Charité-Studie: Neurologische Symptome bei Corona womöglich Folge von Immunreaktion
Neurologische Symptome nach einer Coronainfektion könnten eine Art Nebenwirkung der starken Immunreaktion sein, mit welcher der Körper sich gegen das Virus wehrt. Diese These wird von einer aktuellen Studie der Universitätsmedizin der Berliner Charité untermauert, die am Freitag im Fachmagazin "Nature Neuroscience" erschien. Das Forschungsteam untersuchte nach Charité-Angaben verschiedene Bereiche des Gehirns von 21 Menschen, die aufgrund einer schweren Coronainfektion im Krankenhaus gestorben waren.

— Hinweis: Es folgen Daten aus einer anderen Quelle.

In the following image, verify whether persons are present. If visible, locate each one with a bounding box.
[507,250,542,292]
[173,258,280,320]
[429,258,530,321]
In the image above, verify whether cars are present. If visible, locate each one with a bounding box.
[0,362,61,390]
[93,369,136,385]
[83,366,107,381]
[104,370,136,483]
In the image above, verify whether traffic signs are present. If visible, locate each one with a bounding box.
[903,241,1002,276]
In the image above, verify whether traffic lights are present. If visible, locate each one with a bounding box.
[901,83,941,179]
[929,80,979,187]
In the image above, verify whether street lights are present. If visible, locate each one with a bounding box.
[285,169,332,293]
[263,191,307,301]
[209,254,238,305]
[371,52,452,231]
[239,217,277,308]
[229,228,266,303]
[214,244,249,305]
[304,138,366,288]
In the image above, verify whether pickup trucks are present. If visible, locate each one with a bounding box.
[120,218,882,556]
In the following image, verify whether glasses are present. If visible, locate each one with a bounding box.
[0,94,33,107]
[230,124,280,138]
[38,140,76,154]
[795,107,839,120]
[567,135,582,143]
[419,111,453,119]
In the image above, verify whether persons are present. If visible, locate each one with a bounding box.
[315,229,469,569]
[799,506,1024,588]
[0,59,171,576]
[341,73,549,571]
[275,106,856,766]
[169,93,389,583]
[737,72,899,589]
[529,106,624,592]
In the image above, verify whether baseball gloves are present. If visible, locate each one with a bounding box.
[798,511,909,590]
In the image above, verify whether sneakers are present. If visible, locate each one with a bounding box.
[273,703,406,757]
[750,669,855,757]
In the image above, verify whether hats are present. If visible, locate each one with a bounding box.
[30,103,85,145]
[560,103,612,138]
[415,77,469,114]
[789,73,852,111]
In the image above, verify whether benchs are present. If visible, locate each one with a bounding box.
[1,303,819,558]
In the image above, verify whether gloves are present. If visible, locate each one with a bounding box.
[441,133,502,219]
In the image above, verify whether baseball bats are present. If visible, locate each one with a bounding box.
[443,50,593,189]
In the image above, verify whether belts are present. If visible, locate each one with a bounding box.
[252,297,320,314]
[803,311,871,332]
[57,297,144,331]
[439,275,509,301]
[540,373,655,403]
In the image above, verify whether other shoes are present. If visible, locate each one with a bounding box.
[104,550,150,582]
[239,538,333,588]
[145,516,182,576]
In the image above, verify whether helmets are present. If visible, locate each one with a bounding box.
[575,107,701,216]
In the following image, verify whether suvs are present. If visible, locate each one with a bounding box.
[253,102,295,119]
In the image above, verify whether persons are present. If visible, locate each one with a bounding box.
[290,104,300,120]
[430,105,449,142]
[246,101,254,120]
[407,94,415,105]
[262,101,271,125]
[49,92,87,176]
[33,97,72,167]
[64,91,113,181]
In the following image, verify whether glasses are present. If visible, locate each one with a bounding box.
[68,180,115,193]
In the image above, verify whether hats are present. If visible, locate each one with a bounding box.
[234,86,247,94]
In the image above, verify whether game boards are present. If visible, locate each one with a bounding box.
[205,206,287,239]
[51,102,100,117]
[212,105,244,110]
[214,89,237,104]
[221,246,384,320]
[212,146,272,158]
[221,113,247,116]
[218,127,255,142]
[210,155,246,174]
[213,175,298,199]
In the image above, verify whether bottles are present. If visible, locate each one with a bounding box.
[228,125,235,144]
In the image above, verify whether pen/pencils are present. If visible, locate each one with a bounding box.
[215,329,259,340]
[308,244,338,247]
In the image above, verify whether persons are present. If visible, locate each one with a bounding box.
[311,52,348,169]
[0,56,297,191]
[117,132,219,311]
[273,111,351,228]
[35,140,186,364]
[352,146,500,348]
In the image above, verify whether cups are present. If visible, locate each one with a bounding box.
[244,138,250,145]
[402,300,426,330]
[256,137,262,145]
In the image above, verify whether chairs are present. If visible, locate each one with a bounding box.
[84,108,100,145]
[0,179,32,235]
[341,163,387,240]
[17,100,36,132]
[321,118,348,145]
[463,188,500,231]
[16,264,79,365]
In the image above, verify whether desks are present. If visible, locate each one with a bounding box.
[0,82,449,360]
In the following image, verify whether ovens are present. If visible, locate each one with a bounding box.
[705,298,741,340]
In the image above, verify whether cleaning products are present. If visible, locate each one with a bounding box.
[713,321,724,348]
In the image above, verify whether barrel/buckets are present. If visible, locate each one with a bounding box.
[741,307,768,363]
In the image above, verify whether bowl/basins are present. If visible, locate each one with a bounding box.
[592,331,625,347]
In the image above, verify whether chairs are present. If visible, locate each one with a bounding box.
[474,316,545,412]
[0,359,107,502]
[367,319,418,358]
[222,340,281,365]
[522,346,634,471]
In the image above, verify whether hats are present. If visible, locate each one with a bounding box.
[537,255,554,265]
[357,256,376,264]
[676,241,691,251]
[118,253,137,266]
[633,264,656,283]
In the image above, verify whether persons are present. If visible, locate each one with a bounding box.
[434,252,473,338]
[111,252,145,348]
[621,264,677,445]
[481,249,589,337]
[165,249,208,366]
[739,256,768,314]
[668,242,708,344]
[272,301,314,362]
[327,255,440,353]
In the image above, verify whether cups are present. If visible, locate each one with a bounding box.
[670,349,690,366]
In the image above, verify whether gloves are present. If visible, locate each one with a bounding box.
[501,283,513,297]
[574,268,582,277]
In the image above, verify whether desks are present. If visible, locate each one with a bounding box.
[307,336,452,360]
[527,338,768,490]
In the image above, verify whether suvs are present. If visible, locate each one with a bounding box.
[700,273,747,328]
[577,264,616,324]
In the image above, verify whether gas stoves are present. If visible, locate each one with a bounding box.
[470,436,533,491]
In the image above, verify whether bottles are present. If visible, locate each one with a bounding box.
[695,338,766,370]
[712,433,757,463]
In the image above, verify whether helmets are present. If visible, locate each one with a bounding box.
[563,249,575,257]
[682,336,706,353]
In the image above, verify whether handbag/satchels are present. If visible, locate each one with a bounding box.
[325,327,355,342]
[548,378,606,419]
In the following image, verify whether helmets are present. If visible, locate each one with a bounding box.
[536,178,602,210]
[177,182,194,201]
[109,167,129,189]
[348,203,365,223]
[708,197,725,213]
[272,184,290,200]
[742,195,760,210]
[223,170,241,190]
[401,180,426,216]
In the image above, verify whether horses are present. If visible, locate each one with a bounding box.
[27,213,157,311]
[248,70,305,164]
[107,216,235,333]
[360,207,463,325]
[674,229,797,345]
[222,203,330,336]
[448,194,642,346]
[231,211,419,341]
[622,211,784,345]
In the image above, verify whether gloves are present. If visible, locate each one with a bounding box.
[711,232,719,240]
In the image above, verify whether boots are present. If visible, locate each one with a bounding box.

Diese habe es mit neun Patientinnen und Patienten verglichen, die nach einer intensivmedizinischen Behandlung an anderen Krankheiten gestorben seien. In einigen Fällen habe sich das Erbgut des Coronavirus im Gehirn nachweisen lassen. "SARS-CoV-2-infizierte Nervenzellen haben wir jedoch nicht gefunden", erklärte die Leiterin der Arbeitsgruppe Chronische Neuroinflammation und eine der Studienleiterinnen, Helena Radbruch.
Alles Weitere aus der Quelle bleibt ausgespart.